TASKS:
1. In the essay on moving to university while recovering from an anxiety disorder, how long ago did the writer graduate?
2. Continue the essay on moving to university while recovering from an anxiety disorder, starting immediately after its final sentence.

TEXT UNDER STUDY:
· · ·

By Alethea Joshi

Reading our report on the mental health needs of students moving between school, college and university sent me hurtling back to my own journey as a young adult. I turned up at university, fresh-faced and utterly bewildered by the unknowns that lay ahead, clutching a laptop and my fragile recovery. Despite graduating eight years ago, it seems that whilst the public conversation about mental health – then barely a whisper – has come on leaps and bounds, students are still facing similar concerns and barriers to support.

The year before I headed off to university, I was diagnosed with an anxiety disorder which turned my eighteenth year into one of social paralysis. It was difficult to go places or see friends. Even travelling to my sixth form college became a huge hurdle to be crossed each day. By the time I completed my A-levels, I had started receiving treatment through CAMHS and had even successfully transitioned into adult services ahead of starting university. I had a good therapist who kept me on her books when I went off to uni, so that I could have a follow-ups during the holidays.

I turned up at university, fresh-faced and utterly bewildered by the unknowns that lay ahead, clutching a laptop and my fragile recovery

So far, so (relatively) good. And whilst moving out, beginning a new course and forming a new social circle had initially seemed insurmountable, I actually think university helped to progress my recovery at that time. I was ‘forced out of the nest’, and in the midst of a bunch of strangers and a new life, my options were to survive or drop out. In some ways I thrived in that situation and from the outside, it seemed like I was coping better.

· · ·

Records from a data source
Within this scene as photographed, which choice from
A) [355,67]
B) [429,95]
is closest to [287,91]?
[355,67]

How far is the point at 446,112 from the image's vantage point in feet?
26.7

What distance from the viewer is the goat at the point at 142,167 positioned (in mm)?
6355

· · ·

ANSWERS FOR EACH ITEM:
1. Eight years ago.

2.
However, when things started to settle down, the same issues re-emerged. And this is where the problems with the current system became clear. My home mental health service had sent a letter to the university GP surgery explaining my history, but I turned up at the practice to find the letter had never been received. In this respect, I experienced no continuity of care and was expected to start again, which was far from reassuring at a time of upheaval. It would have been easy to fall through the gap without anyone noticing. And in terms of help to sustain my somewhat feeble recovery, I don’t recall being signposted to peer support or NHS services. The GPs seemed to have limited knowledge of whether my medication was having any impact, but never suggested that I see a psychiatrist for a review.

I was expected to start again, which was far from reassuring at a time of upheaval

Clearly these are not examples of clinical negligence, but rather of a system that does not work well for students. As Student Minds highlighted, NHS mental health services are not set up to support students who live in transience between home and university, who essentially divide their year between two separate places. Once again, my experience highlighted an NHS system which tends not to whirr into action until things have reached an unmanageable level of ‘bad’ in someone’s life. A humanities degree gave me a more flexible timetable than I will probably ever have again, ideal for accessing support to maintain my recovery. And yet it was only in the year after university, during a relapse, that I was referred for further support. Yet again, services were reactive rather than preventative, and I probably cost them more as a result.

Echoing the findings of our report, whilst I had fantastic support from my sixth form tutor during the initial illness, I was far more reluctant to share a very personal struggle with university lecturers who would probably have trouble recognising me. The students we spoke to for the report had experienced one-to-one support from sixth form tutors and were concerned that the transition to university would render them ‘just another face in the crowd’.

Yet again, services were reactive rather than preventative, and I probably cost them more as a result.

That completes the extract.